C'est un objet qui appartient autant à la forge qu'à ce qui la dépasse. Une page distincte de ce site explique ce que cette union implique réellement, et ce qu'elle coûte.


Diversité culturelle

Toutes les armes rencontrées dans la trilogie ne sortent pas des forges des Cinq Vallées. Au détour d'un affrontement, le roman décrit des guerriers au visage strié de peintures de guerre, vêtus de cuir et de tissu dépareillés ornés d'os et de dents, certains chefs se distinguant par des fourrures.

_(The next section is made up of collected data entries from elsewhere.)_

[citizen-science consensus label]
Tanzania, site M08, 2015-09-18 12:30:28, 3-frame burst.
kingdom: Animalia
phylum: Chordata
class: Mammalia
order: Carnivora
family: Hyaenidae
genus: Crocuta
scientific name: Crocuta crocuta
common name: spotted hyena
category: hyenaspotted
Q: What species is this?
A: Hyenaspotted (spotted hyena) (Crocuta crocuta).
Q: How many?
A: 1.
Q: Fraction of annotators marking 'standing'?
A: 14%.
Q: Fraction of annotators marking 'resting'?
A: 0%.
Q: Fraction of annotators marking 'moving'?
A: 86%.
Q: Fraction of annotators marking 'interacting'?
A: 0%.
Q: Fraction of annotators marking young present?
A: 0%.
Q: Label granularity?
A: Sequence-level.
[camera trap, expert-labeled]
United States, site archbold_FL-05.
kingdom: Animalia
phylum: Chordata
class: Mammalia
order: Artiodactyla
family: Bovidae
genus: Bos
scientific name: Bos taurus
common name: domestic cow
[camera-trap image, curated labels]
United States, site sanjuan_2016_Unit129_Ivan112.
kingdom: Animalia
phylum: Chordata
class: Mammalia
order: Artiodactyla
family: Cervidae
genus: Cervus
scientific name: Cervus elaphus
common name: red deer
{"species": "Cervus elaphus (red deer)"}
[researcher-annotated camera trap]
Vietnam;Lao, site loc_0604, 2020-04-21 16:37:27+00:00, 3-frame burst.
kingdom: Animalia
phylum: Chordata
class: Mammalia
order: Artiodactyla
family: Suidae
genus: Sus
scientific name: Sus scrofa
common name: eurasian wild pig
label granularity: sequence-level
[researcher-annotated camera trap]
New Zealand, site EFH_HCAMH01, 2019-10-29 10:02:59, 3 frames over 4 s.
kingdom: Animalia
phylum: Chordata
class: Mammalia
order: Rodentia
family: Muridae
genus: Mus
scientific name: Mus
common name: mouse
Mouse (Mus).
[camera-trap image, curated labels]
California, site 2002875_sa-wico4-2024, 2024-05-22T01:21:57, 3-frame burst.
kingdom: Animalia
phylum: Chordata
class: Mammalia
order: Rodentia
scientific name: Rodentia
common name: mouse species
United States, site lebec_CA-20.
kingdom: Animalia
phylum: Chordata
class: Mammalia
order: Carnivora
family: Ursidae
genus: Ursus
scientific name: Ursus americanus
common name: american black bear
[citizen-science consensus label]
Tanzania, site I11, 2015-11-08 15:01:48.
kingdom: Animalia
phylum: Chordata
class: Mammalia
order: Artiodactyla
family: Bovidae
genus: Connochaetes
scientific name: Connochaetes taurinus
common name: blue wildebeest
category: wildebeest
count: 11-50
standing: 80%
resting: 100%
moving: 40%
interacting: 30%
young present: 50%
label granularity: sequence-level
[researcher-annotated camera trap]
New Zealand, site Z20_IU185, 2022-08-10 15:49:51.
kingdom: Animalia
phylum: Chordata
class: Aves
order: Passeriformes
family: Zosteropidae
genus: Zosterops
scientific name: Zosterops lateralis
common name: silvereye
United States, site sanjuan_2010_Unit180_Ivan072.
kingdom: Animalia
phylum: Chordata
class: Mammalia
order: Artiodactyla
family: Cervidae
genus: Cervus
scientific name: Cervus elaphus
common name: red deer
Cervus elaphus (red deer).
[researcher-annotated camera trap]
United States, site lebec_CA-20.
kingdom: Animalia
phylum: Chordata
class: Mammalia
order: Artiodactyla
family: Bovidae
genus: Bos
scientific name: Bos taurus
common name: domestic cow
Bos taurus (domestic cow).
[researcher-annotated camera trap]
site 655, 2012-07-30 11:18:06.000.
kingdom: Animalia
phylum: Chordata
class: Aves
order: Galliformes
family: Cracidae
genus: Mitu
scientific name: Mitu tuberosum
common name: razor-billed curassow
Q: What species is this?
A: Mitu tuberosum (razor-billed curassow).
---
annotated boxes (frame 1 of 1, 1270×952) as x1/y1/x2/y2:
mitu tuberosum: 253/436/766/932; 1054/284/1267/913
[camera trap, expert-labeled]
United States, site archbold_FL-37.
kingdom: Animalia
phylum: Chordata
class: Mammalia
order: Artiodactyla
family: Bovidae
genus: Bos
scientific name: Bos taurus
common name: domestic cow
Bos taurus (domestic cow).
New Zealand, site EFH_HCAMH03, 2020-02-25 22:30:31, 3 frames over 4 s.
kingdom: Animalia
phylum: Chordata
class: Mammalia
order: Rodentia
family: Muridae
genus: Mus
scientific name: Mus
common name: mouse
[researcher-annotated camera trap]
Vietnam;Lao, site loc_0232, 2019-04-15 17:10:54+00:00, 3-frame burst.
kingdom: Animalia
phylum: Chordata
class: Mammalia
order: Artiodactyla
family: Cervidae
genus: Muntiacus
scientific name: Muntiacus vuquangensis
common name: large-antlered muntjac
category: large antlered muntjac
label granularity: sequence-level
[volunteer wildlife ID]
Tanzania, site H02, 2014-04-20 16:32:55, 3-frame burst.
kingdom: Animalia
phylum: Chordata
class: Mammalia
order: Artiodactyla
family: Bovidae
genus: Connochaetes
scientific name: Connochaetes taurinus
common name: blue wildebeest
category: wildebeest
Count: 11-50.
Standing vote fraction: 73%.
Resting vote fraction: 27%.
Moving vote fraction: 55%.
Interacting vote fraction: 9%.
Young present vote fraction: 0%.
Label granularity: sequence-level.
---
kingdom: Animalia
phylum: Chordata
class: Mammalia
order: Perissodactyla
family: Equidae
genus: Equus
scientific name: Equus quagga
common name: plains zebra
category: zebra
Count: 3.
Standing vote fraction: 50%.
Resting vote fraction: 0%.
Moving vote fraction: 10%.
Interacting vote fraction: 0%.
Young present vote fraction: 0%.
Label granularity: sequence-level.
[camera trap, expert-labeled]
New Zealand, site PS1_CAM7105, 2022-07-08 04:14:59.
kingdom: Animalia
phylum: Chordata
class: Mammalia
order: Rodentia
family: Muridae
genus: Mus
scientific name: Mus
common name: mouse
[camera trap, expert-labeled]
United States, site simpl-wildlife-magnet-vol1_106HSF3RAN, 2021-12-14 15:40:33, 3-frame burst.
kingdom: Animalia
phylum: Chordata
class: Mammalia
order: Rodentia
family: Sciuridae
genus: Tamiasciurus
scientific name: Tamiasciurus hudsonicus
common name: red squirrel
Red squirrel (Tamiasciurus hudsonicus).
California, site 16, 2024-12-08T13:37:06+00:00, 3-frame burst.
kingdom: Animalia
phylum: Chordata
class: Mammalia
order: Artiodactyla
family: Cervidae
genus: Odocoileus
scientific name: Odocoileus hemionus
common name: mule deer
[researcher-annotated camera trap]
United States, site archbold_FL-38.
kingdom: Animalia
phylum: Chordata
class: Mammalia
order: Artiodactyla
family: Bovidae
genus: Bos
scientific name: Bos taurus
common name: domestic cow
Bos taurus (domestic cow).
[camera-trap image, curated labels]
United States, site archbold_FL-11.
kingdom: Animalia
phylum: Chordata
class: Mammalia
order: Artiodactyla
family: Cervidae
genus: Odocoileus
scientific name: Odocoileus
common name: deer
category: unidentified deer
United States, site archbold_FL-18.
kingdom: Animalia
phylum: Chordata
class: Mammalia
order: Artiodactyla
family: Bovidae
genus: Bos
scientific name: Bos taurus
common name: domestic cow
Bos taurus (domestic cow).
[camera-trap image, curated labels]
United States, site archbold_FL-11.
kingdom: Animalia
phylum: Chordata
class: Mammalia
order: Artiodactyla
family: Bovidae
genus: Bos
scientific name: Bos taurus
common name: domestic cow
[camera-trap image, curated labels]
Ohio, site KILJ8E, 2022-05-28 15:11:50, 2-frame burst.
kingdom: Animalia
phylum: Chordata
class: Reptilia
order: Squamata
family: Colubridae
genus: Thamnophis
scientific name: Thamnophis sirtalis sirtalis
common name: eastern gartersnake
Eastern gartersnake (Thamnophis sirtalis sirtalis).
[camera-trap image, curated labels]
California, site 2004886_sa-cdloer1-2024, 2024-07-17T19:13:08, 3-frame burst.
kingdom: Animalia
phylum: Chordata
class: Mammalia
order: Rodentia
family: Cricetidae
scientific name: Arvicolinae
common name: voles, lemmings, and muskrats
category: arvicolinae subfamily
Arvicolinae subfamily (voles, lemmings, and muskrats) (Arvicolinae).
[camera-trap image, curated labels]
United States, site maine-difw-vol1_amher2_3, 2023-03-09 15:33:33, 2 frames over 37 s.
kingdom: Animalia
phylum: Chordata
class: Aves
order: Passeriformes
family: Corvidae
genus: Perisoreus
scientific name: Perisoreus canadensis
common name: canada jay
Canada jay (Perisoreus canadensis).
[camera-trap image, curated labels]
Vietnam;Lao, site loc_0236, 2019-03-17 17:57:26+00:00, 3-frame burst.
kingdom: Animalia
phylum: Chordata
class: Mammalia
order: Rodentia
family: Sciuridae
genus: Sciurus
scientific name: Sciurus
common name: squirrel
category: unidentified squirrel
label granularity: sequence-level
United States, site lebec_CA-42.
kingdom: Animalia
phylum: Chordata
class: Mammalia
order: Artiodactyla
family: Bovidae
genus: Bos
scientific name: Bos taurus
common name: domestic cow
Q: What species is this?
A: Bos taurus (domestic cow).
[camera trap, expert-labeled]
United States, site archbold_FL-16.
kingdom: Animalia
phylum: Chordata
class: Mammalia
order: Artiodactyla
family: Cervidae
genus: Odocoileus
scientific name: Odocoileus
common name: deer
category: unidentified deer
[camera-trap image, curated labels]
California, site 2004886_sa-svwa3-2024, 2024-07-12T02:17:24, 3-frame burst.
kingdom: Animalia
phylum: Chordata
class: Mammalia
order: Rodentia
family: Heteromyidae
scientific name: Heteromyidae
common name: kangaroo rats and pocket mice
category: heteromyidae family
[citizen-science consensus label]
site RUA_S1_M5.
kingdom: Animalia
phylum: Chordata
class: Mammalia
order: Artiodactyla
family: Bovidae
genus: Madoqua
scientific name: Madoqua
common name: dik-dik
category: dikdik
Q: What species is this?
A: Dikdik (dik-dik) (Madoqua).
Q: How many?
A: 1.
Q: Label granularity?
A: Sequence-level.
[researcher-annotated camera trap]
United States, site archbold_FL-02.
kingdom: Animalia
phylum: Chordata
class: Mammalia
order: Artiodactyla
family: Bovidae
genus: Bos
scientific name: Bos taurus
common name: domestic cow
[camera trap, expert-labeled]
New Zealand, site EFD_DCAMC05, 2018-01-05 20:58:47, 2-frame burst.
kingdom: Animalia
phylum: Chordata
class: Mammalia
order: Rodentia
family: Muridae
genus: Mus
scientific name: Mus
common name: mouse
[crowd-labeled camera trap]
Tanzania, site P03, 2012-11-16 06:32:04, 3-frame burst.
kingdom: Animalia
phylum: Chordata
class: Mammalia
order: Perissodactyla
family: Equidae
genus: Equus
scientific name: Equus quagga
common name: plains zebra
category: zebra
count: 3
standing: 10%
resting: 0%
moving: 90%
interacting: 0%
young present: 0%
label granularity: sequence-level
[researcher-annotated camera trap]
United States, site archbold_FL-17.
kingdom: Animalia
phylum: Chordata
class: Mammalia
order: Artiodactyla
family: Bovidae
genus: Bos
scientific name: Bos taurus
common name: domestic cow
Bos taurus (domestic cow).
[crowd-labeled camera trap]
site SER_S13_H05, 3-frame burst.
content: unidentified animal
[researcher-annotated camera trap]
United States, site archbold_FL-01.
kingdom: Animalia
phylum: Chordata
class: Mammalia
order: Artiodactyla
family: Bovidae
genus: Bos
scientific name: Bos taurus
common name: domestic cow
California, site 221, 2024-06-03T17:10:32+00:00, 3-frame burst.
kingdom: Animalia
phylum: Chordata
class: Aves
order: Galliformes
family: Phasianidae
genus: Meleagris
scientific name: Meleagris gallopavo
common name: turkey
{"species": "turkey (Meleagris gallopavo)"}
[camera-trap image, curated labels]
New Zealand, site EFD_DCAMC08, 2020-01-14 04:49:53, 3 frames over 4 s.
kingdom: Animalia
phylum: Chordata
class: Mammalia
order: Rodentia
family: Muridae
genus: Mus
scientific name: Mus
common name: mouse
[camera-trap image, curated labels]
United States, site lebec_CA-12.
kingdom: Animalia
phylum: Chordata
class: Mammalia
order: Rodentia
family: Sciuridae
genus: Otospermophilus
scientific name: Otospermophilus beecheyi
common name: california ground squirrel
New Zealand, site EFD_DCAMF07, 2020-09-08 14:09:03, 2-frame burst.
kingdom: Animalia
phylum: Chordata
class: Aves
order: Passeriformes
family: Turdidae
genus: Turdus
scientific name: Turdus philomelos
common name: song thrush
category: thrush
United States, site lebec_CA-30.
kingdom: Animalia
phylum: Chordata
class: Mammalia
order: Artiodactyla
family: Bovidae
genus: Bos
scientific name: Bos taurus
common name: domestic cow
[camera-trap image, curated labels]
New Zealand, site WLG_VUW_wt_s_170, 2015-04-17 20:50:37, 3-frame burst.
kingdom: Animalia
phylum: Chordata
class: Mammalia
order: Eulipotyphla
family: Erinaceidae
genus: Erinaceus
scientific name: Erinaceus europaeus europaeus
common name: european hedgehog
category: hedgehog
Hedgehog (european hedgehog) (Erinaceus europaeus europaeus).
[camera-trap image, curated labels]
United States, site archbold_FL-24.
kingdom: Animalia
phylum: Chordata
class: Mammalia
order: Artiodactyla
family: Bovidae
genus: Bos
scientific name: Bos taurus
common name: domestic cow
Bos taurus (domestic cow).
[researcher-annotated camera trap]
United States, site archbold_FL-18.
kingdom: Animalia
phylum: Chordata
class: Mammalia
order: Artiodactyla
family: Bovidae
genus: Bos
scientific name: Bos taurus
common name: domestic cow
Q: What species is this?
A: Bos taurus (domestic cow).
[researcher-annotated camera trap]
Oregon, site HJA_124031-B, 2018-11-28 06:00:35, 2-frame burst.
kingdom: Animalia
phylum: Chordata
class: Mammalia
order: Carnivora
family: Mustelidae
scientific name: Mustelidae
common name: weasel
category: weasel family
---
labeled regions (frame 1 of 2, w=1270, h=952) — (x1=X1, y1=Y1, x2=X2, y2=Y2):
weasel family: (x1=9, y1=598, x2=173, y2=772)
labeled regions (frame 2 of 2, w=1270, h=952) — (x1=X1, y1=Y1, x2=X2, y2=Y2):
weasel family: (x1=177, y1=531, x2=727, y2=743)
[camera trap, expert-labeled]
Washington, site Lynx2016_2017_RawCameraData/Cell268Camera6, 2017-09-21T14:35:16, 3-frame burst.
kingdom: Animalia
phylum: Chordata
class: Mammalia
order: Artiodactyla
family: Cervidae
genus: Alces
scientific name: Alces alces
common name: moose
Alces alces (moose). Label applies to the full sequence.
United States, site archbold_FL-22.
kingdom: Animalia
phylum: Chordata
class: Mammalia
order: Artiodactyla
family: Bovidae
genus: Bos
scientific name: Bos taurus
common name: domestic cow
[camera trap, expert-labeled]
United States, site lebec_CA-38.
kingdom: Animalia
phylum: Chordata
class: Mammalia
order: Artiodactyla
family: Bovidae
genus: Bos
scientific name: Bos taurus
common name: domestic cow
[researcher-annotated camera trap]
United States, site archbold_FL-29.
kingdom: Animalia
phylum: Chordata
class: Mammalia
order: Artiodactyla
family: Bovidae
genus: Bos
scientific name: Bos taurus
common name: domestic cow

Leurs armes, elles aussi taillées dans l'os plutôt que dans le métal, sont tout aussi variées que leur tenue : poignards, épées droites ou courbes, hachettes. Le contraste avec l'armurerie ordonnée des Primus est net, et il en dit long sur la diversité des mondes que la trilogie traverse.


BLODIUM met en scène ces objets dans leur contexte réel : la manière dont ces armes sont utilisées et ce qu'elles changent dans un affrontement.